As if on cue, Gray brings his fist down fast. The Hawks draw bows and arrows, galloping forward with only the strength of their knees to keep them from falling.

Morphic crafters enchant their arrows to fly as fast as the bullets from a pistol.

They can enhance weapons, but their magic fades.

Father wishes the Hawks would carry pistols, but the council thinks there’s some sort of justice in having rogue Morphics taken down by their own weapons.

I urge my horse into a gallop and pull an arrow back on my bowstring. My blood pumps with adrenaline.

A man wearing a deep green cloak and torn trousers weaves among the trees on foot. The labored gasps of his breathing and the snap of twigs are the only sounds he makes as he runs. Gray raises his voice and orders the man to stop.

He doesn’t.

We’re gaining on him, but he has a major head start. Another sound floods my ears. A sound I don’t think Gray recognizes for what it is. The crash of a large body of water slamming into rocks. We’re close to the divide between Credence and Windmere Provinces, which means he’s heading for …

“Damn,” Jasper yells. “He’s heading for Windmere Falls.”

The woman scoffs and releases her bow to clutch the reins. “He wouldn’t jump, would he?”

The man runs in a straight line toward the sound of water. Gray holds out his hand as we ride hard to catch him, but the undergrowth’s thicker and the rocks more slippery. “Don’t shoot! We catch him unharmed unless we have no other choice.”

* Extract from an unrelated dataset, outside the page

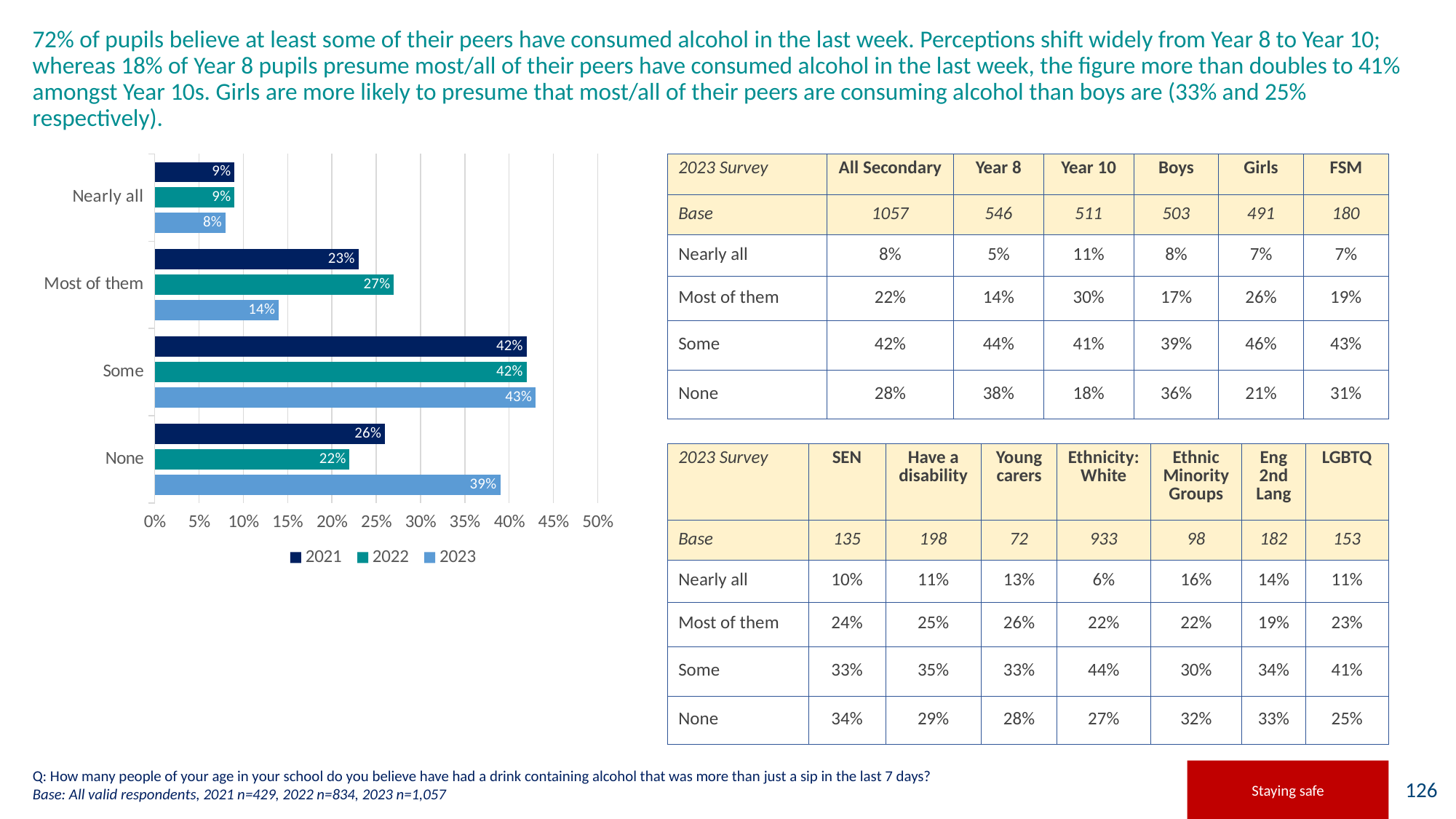
Which category has the highest 2023 value in the chart? Some Which category has the lowest 2021 value in the chart? Nearly all What is the difference between the 2023 and 2022 values for 'None' in the chart? 17% Which is larger for 'Most of them': the 2021 value or the 2023 value? 2021 How many series does the chart legend list? 3 What is the 2023 value for 'None' in the chart? 39% What is the difference between the 2022 and 2023 values for 'Most of them' in the chart? 13% Which series in the chart legend is shown in the darkest blue colour? 2021 What is the 2022 value for 'Most of them' in the chart? 27% How many categories are shown on the chart's vertical axis? 4 What kind of chart is shown on the slide? bar chart What is the 2021 value for 'Some' in the chart? 42%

Jasper coughs. “I think we’re coming up on no other choice.”

Without waiting for Gray’s signal, a Hawk to my right releases an arrow. It’s a narrow miss. Another arrow from somewhere behind me grazes the man’s leg. I grimace at the spatter of blood and the way it reminds me of the deathmare woman’s cracked skull.

Before I can stop to think, my body heats.

The chill from the rain leaves me as my arms tingle with white-hot energy.

I catch a swift shake of Gray’s head as he realizes what I’m about to do, but he can’t stop me.

This is what I’m good at—made for, even.

I close my eyes, allowing my horse to guide me.

The blues and grays of the realm beyond life call to me, and I reach for a spirit.